PERMINTAAN TERTULIS |
Perbarui bagian kutipan halaman yang dimulai dari "Kemudian naiknya harga-harga" dan berakhir pada "kelakuan tikus-tikus berdasi.", lalu tuliskan ulang bagian itu dengan mengganti "hutan" menjadi "hutan lindung".

KUTIPAN HALAMAN |

++++++++++++++++++++

Kemudian naiknya harga-harga mulai dari minyak goreng, daging, LPG, BBM hingga kenaikan Pajak Pertambahan Nilai (PPN), kmudian kasus filisida, UU IKN, pernikahan beda agama, UU KPK, dsb.

Belum lagi kekayaan alam dijual, rupiah melemah, kiprah BUMN dikurangi, keran impor dibuka lebar, hutan makin mudah dijarah dan budaya korupsi semakin beranak-pinak.

Berbagai kebijakan yang mengiris hati, Janji kampanye yang tak kunjung terealisasi, dan narasi rezim yang sampai hati. Membuat mahasiswa gerah dengan kelakuan tikus-tikus berdasi.

Persoalan inilah yang memancing gelombang pergerakan mahasiswa, dengan mengharap perubahan serta perbaikan atas gentingnya persoalan negeri. 

Dengan semangat yang bergejolak, mahasiswa terus melangkah untuk menyampaikan aspirasi. Atas nama rakyat mereka turun ke jalan dengan berbagai argumentasi. Mungkinkah kali ini mahasiswa berhasil mengubah kondisi?

Memahami akar permasalahan negeri

Pemuda dan mahasiswa sebagai agent of change harusnya cerdas dalam menganalisis permasalahan negeri ini. Paham akan apa yang menjadi akar masalah di negeri ini. Agar mampu menghadirkan solusi hakiki dan tidak terjebak arus pragmatisme.

++++++++++++++++++++

INFORMASI YANG DIBERIKAN |
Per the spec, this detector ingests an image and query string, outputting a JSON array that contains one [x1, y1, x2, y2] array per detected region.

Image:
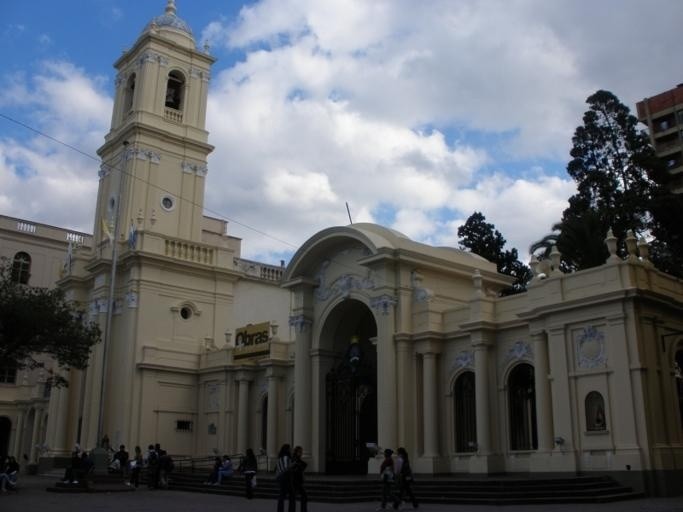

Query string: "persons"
[[211, 453, 235, 487], [392, 447, 419, 511], [238, 448, 257, 500], [201, 455, 223, 485], [375, 448, 405, 511], [274, 442, 293, 512], [57, 431, 174, 491], [2, 455, 19, 490], [290, 444, 308, 512]]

++++++++++++++++++++

KELUARAN LENGKAP |
Kemudian naiknya harga-harga mulai dari minyak goreng, daging, LPG, BBM hingga kenaikan Pajak Pertambahan Nilai (PPN), kmudian kasus filisida, UU IKN, pernikahan beda agama, UU KPK, dsb.

Belum lagi kekayaan alam dijual, rupiah melemah, kiprah BUMN dikurangi, keran impor dibuka lebar, hutan lindung makin mudah dijarah dan budaya korupsi semakin beranak-pinak.

Berbagai kebijakan yang mengiris hati, Janji kampanye yang tak kunjung terealisasi, dan narasi rezim yang sampai hati. Membuat mahasiswa gerah dengan kelakuan tikus-tikus berdasi.